| Thrombopoietic | Eltrombopag, romiplostim | Platelets | Immune thrombocytopenia (ITP) |
Granulocyte Colony-Stimulating Factors (G-CSF)
Filgrastim (Neupogen) and Pegfilgrastim (Neulasta)
Mechanism: Bind to G-CSF receptors on bone marrow progenitor cells → stimulate production and differentiation of neutrophils.
Indications:
- Prevention of chemotherapy-induced febrile neutropenia (ANC <1.5 cells/µL + fever ≥100.4°F)
- Mobilization of stem cells for collection prior to bone marrow transplant
- Aplastic anemia and severe congenital neutropenia (filgrastim)
Administration:
- Filgrastim: subcutaneous injection daily (start 24-72 hours AFTER last chemotherapy dose)
- Pegfilgrastim: single subcutaneous injection per chemotherapy cycle — longer-acting (pegylated form)
- Do NOT administer within 24 hours before or after chemotherapy — bone marrow stimulation may increase sensitivity to chemotherapy toxicity
Key Adverse Effects of G-CSF
| Adverse Effect | Mechanism | Nursing Action |
|---|---|---|
| Bone pain | Bone marrow expansion → bone pressure | Acetaminophen or NSAIDs; reassure patient this is expected |
| Splenomegaly | Increased marrow activity | Rare; educate on left-side pain as warning sign |
| Leukocytosis | Excess WBC production | Monitor CBC; hold if WBC >100,000/µL |
| Fever | Cytokine release | Differentiate from febrile neutropenia |
Erythropoiesis-Stimulating Agents (ESA)
Epoetin Alfa (Epogen, Procrit) and Darbepoetin Alfa (Aranesp)
Mechanism: Stimulate erythropoietin receptors on red blood cell precursors → increase RBC production.
Indications:
- Anemia associated with chemotherapy in non-myeloid cancers
- Anemia of chronic kidney disease (CKD) — when dialysis-dependent
- Anemia from zidovudine (AZT) therapy in HIV patients
Administration:
- Epoetin alfa: subcutaneous or IV injection, 3 times weekly
- Darbepoetin alfa: less frequent dosing (weekly to every 3 weeks) — longer half-life
Black Box Warnings for ESAs
- Cardiovascular risk: ESAs increase risk of MI, stroke, thrombosis, and death when Hgb target >11 g/dL. Use the lowest dose to avoid RBC transfusion. Do not target Hgb to “normal” levels.
- Tumor progression: ESAs may stimulate erythropoietin receptors on some tumors — not indicated for cure; use only for symptom palliation in cancer.
- Shortened survival: Observed in some cancer trials — use only per FDA-approved indications.
Nursing Assessment
NCLEX Focus
Monitor CBC during G-CSF therapy — assess ANC (absolute neutrophil count) and WBC. For ESAs, monitor Hgb and Hct regularly; hold drug if Hgb rises more than 1 g/dL in any 2-week period.
- Assess complete blood count (CBC) before each dose and periodically during therapy
- For G-CSF: assess for signs of febrile neutropenia (ANC <500/µL + temp ≥100.4°F)

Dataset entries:
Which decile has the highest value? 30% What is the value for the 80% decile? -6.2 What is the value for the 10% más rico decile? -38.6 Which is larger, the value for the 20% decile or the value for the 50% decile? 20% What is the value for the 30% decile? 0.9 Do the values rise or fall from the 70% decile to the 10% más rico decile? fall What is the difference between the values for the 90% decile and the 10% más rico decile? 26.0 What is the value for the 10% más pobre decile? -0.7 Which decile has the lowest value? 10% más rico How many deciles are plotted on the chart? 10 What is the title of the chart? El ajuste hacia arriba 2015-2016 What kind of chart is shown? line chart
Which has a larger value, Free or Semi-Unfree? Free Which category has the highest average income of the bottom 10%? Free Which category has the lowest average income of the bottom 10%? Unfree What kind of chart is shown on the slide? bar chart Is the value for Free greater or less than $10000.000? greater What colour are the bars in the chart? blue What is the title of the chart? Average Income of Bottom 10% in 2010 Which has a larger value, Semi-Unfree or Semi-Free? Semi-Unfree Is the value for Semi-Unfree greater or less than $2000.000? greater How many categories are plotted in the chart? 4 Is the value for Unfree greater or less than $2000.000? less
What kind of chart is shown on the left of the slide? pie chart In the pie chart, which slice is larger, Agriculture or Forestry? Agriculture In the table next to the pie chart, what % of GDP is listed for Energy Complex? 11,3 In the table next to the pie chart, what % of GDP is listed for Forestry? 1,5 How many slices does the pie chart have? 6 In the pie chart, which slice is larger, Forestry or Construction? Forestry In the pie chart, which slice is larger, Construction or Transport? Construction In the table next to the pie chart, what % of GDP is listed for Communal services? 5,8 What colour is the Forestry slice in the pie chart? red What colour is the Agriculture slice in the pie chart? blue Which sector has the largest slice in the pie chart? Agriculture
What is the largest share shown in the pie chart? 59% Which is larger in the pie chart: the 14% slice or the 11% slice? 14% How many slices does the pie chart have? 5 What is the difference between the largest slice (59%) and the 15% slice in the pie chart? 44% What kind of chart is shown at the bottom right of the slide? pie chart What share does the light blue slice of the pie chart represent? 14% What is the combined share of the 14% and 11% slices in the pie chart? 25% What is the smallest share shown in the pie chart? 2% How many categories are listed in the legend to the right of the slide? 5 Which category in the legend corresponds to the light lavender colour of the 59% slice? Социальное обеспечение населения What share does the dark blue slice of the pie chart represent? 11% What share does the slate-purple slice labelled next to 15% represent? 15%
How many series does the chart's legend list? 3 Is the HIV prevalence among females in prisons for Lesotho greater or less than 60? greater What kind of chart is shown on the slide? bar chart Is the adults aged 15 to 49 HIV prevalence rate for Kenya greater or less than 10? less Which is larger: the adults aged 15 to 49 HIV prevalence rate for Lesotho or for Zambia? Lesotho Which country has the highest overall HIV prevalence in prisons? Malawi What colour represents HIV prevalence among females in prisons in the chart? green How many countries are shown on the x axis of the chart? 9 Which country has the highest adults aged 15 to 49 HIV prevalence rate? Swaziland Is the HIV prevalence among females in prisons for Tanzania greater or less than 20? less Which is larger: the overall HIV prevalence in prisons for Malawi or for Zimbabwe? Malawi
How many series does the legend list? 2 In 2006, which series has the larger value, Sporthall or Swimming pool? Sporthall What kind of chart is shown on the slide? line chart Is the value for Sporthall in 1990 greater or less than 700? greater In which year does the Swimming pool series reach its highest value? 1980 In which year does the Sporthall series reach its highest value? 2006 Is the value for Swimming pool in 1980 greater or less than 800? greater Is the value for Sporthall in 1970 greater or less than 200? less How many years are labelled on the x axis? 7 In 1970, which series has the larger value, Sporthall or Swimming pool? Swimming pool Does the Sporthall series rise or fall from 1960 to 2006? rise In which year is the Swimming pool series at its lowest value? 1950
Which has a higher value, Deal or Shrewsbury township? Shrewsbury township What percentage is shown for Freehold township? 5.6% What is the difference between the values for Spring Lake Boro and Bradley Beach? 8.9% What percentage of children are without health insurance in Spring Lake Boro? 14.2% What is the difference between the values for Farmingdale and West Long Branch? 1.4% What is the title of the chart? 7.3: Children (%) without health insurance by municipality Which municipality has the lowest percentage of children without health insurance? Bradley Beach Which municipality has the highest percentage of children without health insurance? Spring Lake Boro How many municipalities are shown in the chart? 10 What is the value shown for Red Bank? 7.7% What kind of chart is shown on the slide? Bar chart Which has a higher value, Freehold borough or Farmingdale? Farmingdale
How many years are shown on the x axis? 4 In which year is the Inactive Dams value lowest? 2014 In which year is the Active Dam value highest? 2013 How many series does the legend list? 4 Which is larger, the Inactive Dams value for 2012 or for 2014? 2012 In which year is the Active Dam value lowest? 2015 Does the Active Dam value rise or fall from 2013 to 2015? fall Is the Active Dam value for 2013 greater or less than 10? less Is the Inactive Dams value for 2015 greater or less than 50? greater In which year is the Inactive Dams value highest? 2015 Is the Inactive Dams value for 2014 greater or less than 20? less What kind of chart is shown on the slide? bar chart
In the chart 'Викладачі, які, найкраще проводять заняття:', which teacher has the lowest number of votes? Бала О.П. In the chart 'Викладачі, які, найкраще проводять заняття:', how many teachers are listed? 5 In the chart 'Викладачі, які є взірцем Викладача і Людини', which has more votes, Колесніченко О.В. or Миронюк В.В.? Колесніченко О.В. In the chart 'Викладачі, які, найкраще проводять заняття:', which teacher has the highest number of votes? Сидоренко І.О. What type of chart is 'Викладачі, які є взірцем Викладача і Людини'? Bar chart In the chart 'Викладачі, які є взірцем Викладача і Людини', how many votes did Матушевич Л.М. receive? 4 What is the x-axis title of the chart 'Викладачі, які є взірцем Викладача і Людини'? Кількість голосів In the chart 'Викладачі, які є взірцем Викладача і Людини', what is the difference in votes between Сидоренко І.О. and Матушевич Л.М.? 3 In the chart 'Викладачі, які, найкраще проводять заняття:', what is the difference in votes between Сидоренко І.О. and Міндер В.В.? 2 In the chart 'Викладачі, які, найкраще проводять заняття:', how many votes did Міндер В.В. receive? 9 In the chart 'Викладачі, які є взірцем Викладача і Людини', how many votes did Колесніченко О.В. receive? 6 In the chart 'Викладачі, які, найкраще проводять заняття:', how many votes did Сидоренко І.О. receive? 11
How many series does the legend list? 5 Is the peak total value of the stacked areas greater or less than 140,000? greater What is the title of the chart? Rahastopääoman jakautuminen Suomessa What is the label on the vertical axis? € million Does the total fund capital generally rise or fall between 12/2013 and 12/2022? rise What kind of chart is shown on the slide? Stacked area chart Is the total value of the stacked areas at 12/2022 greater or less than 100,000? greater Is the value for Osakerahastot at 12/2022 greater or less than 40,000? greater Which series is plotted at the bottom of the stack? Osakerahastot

▸ **Directions**
In the growth factor text, why should G-CSF not be given within 24 hours before or after chemotherapy?

▸ **Solution for this task**
Bone marrow stimulation may increase sensitivity to chemotherapy toxicity.